Stephen Wiesner

I’m deeply saddened by the death of Stephen Wiesner.

I got to know Steve from his sporadic arrivals to Dorit Aharonov’s seminars at the Hebrew University while I was a grad student there. Even though we met infrequently and didn’t have a chance to meet in the last couple of years, his work and character strongly influenced me.

Steve was arguably the father of quantum information and quantum cryptography.

He had two major contributions: Quantum money – which I’ll expand upon later, and super-dense coding, which he discovered with Charles Bennett in 1992. They asked the following question: how much classical information can Alice send Bob by transferring him a qubit? It turns out that if they have shared entanglement, then the answer is precisely 2 bits of information. Super-dense coding was the first work that viewed entanglement as a resource for communication tasks, and demonstrated that entanglement provides a tangible advantage. The advantage here is due to Holevo’s bound – which showed that without shared entanglement, a qubit could be used to send only 1 bit of information (though, I’m not sure if they were aware of it at the time). This protocol was the precursor of quantum teleportation, a closely related protocol discovered a year later.

Edit: Gilles Brassard commented that super-dense coding was first invented by Wiesner in 1970(!), 22 years before finally getting published. Charlie emailed his original note of his conversation with Steve. Charlie commented that he “added the pencilled notation “False” a little later (maybe a week or so) when he [Or: that is, Steve] realized that all four Bell states could be distinguished by a joint measurement.”

Charlie Bennett’s notes on an early version of superdense coding, dated from Feb. 24, 1970

His invention of quantum money was a tour de force, for reasons which will become clear shortly. So, what is quantum money? In his words, simply “money that it is physically impossible to counterfeit.” As far as I know, he started pondering about it during university strikes in 1968 at Columbia University, when he had some free time.

One of the key ideas in modern cryptography is to turn lemons into lemonade: the lemons are intractable computational problems, and the lemonades are the secure protocols. This is done by a security reduction, showing that in order to break the protocol, one essentially has to solve the intractable problem; hence, breaking it should take a very long time. The basic idea he had in mind is to use a different lemon, namely, the no-cloning property of quantum mechanics, to reason about the security of his quantum money scheme. To understand the challenges that he faced, one needs to remember that modern cryptography was invented in the mid-’70s, so the lemons-to-lemonade approach wasn’t invented, and the no-cloning theorem was discovered only a decade later! And even the model we take for granted, including qubits, how they can be manipulated, etc. had to be figured out, pretty much from scratch. So, his work is essentially a masterpiece of persuasive writing, explaining high-level ideas, and contains very few technical calculations. It’s hard to express how vastly different his writing style is from contemporary works, especially in cryptography.

He submitted his paper in 1969 to IEEE transactions on information theory. At the time, no one thought of quantum theory as a theory of information, and the manuscript was rejected. As far as I remember, he told me that he didn’t try to resubmit it anywhere, and that the message he received from most of the people around him (including his PhD. supervisor) was that these ideas aren’t “serious science”. Luckily, he sent copies of the manuscript to some of his colleagues, including Charlie Bennett, whom he knew from his undergraduate studies. As is well documented (see, e.g., Gilles Brassard’s piece here), these ideas were polished and later led to the development of Quantum Key Distribution.

#### Records shown:
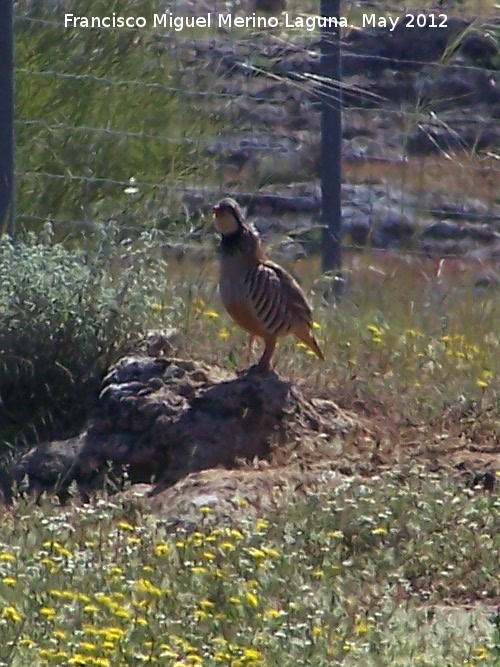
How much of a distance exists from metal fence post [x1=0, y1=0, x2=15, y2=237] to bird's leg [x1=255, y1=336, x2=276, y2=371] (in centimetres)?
187

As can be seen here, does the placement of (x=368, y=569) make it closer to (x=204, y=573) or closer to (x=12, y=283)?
(x=204, y=573)

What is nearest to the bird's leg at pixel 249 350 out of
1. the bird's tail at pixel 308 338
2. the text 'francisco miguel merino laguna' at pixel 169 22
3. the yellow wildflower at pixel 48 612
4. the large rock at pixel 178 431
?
the bird's tail at pixel 308 338

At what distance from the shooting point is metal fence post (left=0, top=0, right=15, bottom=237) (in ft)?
27.8

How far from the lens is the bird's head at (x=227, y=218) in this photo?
288 inches

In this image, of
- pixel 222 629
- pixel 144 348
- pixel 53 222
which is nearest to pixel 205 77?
pixel 53 222

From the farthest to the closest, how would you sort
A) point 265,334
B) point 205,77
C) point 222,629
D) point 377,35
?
1. point 377,35
2. point 205,77
3. point 265,334
4. point 222,629

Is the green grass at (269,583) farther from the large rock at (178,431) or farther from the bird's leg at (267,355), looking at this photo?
the bird's leg at (267,355)

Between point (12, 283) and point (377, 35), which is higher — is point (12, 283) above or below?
below

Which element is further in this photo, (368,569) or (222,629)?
(368,569)

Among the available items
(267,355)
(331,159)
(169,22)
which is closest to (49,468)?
(267,355)

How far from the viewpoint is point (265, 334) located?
724 centimetres

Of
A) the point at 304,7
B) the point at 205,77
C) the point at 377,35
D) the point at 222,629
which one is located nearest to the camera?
the point at 222,629

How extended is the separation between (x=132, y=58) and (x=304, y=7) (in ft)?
18.4

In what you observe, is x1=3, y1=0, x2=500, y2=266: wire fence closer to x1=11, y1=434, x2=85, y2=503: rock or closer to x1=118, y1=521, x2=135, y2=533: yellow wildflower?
x1=11, y1=434, x2=85, y2=503: rock
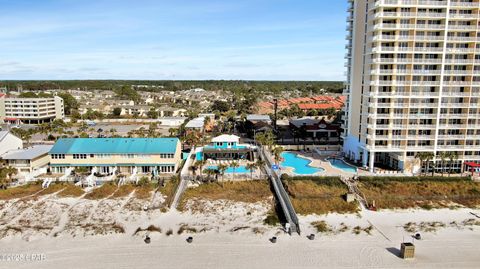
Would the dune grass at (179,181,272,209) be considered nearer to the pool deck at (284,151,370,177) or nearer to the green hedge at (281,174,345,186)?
the green hedge at (281,174,345,186)

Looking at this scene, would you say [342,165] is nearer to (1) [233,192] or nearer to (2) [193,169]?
(1) [233,192]

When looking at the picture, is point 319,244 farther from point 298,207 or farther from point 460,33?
point 460,33

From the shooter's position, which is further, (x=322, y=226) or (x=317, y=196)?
(x=317, y=196)

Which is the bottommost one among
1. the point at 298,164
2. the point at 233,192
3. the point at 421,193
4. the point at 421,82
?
the point at 233,192

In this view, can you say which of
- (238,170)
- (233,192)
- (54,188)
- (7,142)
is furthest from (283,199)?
(7,142)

#### Exercise requirements:
**1)** Summarize the piece about Stephen Wiesner in two sentences.
**2)** Please reproduce the part of the records that opens with the line containing "Which is the bottommost one among" and runs through the end of the records.
The records have no connection to the text.

#### Responses:
**1)** The author mourns Stephen Wiesner and calls him arguably the father of quantum information and quantum cryptography, crediting him with two major contributions: quantum money and super-dense coding, the latter with Charles Bennett. Wiesner's 1969 quantum money paper was rejected by IEEE Transactions on Information Theory, but he sent copies to colleagues such as Charlie Bennett, and those ideas were later polished and led to Quantum Key Distribution.

**2)**
Which is the bottommost one among
1. the point at 298,164
2. the point at 233,192
3. the point at 421,193
4. the point at 421,82
?
the point at 233,192

In this view, can you say which of
- (238,170)
- (233,192)
- (54,188)
- (7,142)
is furthest from (283,199)?
(7,142)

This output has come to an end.